Aside from that, there’s another big issue. If you want people to post pull requests, they (with the current model of how things work) need to fork the repository on your instance. And then they need to be allowed to add code to that fork. And that’s the point where you not only granted your friends&family write access on your server, but the entire internet.

You will be faced with abuse. It is just a matter of time.

I think those two (not having to create an account for each project, and not having to deal with abuse as a project maintainer) are major points which speak for the use of a few, centralised code hosting platforms. And they are big ones, compared to the threats from the previous section.

Where To Go From Here?

Of course, as I’ve written in an earlier post, I value my privacy. I also value decentralisation in general; having too much power in a few hands is rarely a good thing, because it poses the temptation to abuse it.

So what are the steps we, as the FLOSS community, have to take forward?

A federated authentication service, which provides all the typical account stuff (user name, email, possibly avatar and short bio, real name, etc.) and allows to control precisely with which platform which amount of data is shared. The important part is that, for example when changing your avatar or email address, you don’t have to go to all the various code hosting instances and change it there, but have a single, centralised (for you; it is still federated so that other folks could be using other services) point where you can update this info.

The service would then be responsible for pushing the changes to the consumers of your user data. It would also push deletions of (parts of) the user data when you revoke access to (parts of) it.

One way of implementing this would be using the extensible messaging and presence protocol (XMPP), standardised by the IETF. It offers a way to share this information, and to push updates to consumers. In addition, it supports federation so that each (group of) users can host their own server to prevent lots of user data accumulating in a single place.

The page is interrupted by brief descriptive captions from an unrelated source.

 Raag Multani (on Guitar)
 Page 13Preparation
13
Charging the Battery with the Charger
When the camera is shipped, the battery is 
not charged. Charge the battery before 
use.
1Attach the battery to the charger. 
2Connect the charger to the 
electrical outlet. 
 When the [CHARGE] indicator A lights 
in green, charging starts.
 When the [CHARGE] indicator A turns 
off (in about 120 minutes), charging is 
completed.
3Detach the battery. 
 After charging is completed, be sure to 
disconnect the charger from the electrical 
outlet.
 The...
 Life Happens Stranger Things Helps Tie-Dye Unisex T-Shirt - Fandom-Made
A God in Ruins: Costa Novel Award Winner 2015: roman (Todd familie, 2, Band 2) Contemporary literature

Full disclosure: I have been working on XMPP and XMPP clients for a few years now and am member of the XMPP council for the term 2018/19.
A way to create pull requests cross-instance. This requires that the code hosting instances can talk to each other during user interaction (such as posting (review) comments, adding commits, etc.). You would want to have notifications about new comments in your "home" instance, and likewise you’d want your new commits to be visible on the "target" instance right away without further action.

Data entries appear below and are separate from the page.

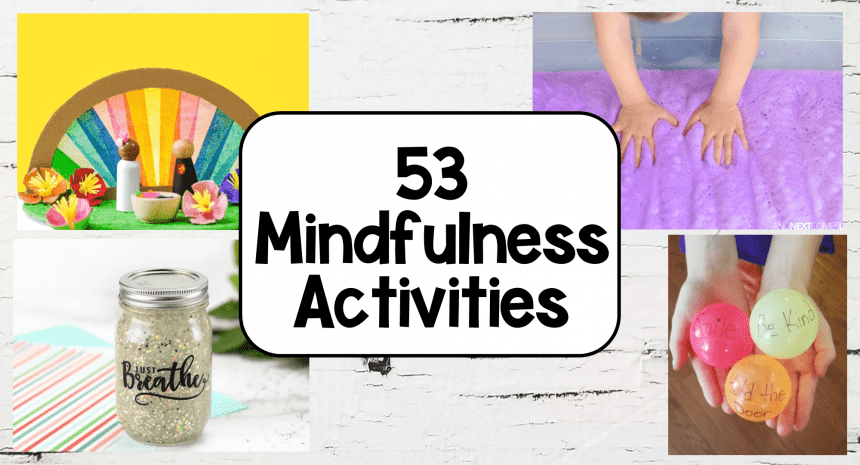 53 Best Mindfulness Activities Kids Will Love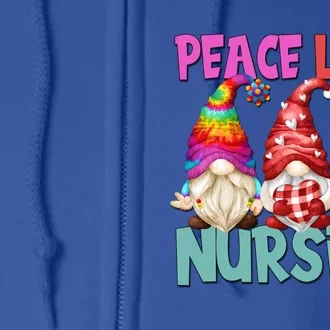 Funny Peace Love Nursing Gnome Cute New Nurse Mom Gift Full Zip Hoodie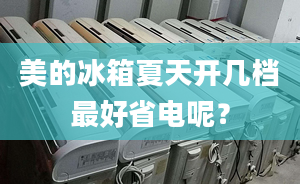 美的冰箱夏天開幾檔最好省電呢？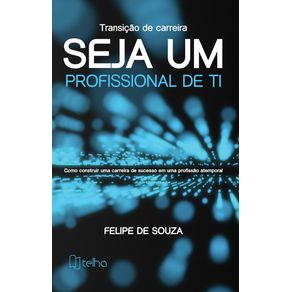 Transicao-de-carreira-—-Seja-um-profissional-de-TI--Como-construir-uma-carreira-de-sucesso-em-uma-profissao-atemporal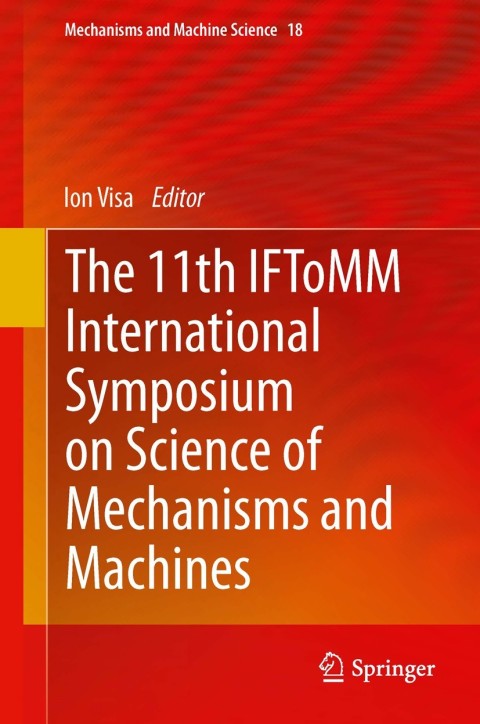 Cover image for book The 11th IFToMM International Symposium on Science of Mechanisms and Machines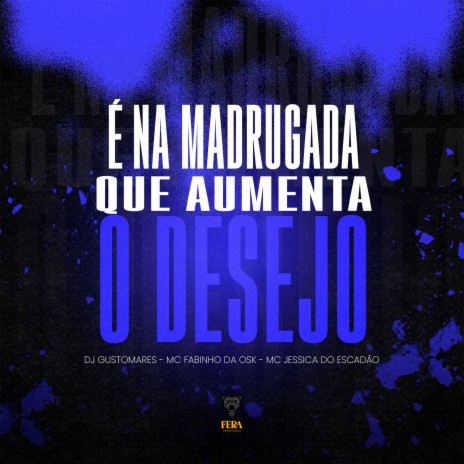 É na Madrugada Que Aumenta o Desejo ft. MC Fabinho da OSK & Mc Jessica Do Escadão | Boomplay Music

This, again, could be solved with XMPP. Huh, I didn’t intend this post to be an advertisment piece for XMPP, but here goes. Essentially, this is the kind of ground feature set required for federated social networking. And there has been prior art for doing this type of stuff in XMPP. goffi, who is well known in the XMPP community for their work on social network use-cases and Salut-á-Toi, has laid the groundwork for a decentralised code forge based on XMPP.

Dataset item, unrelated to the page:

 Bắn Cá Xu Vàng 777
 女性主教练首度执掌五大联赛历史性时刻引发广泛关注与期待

However, even with such decentralised tools, we would still have to have people who provide the service. Project maintainers are not always interested in also hosting services. So, just like with email and instant messaging, the ideal would be if groups would flock together and host their own services together, spreading the load among those who also happen to have an interest in maintaining services.

Conclusio

So, uh. This went in a different direction than I originally intended to. To wrap the argument up:

For the current state of the art, I think that we have to live with centralised code hosting platforms such as GitHub. It does its job fairly well. It doesn’t hurt (too much). It takes a massive load off the FLOSS community by handling abuse and providing a rather stable and reliable service.

In the future, we might come up with technologies which allow us to avoid this and have secure, reliable and usable decentralised code hosting. I’m hoping that we get there eventually.